An exact transcription of all the records is required, minus the images.

Top of The records

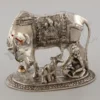 An 8 Inch Gold Plated Aluminium Kamdhenu Cow Calf Laddu Gopal statue, beautifully crafted.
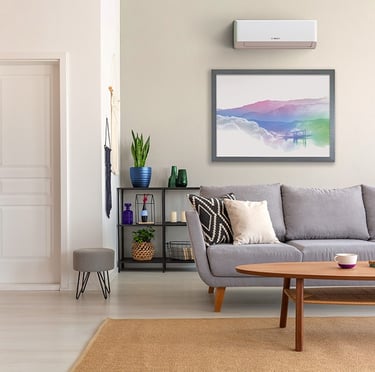 Modern living room featuring a grey sofa, wooden coffee table, and a wall-mounted Bosch air conditioner.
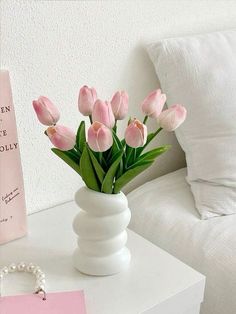 a white vase filled with pink tulips sitting on top of a table next to a book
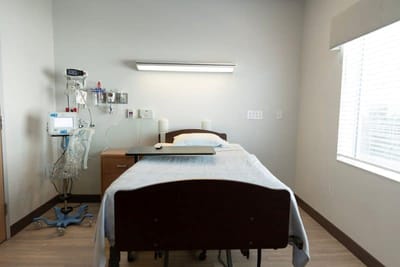 Private resident room with a bed and medical equipment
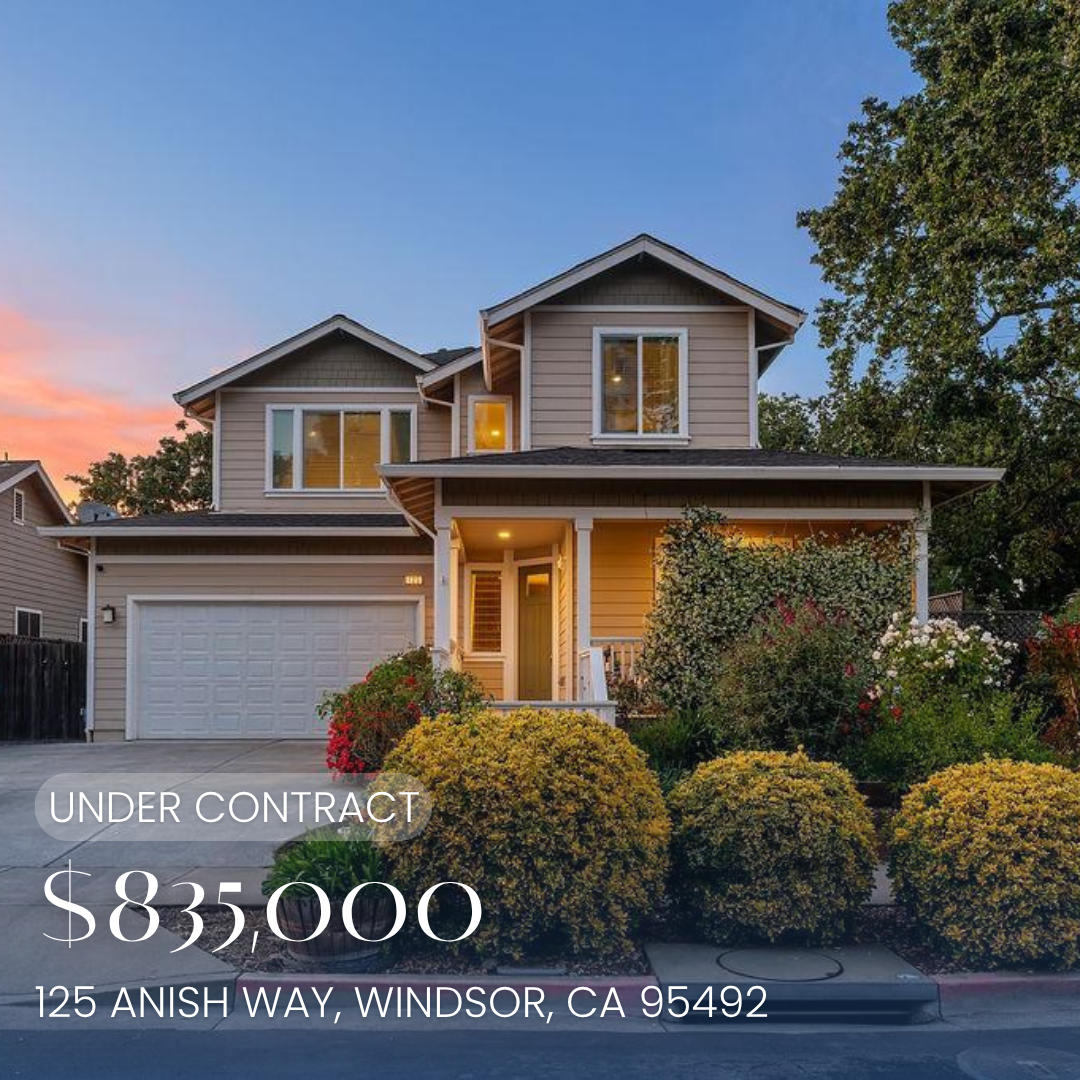 Front view of a two-story house with a beige exterior, white trim, a garage, and a front porch surrounded by bushes and plants. Listed for sale at $895,000, located at 125 Anish Way, Windsor, CA 95492.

Bottom of The records

• Written reply
 An 8 Inch Gold Plated Aluminium Kamdhenu Cow Calf Laddu Gopal statue, beautifully crafted.
 Modern living room featuring a grey sofa, wooden coffee table, and a wall-mounted Bosch air conditioner.
 a white vase filled with pink tulips sitting on top of a table next to a book
 Private resident room with a bed and medical equipment
 Front view of a two-story house with a beige exterior, white trim, a garage, and a front porch surrounded by bushes and plants. Listed for sale at $895,000, located at 125 Anish Way, Windsor, CA 95492.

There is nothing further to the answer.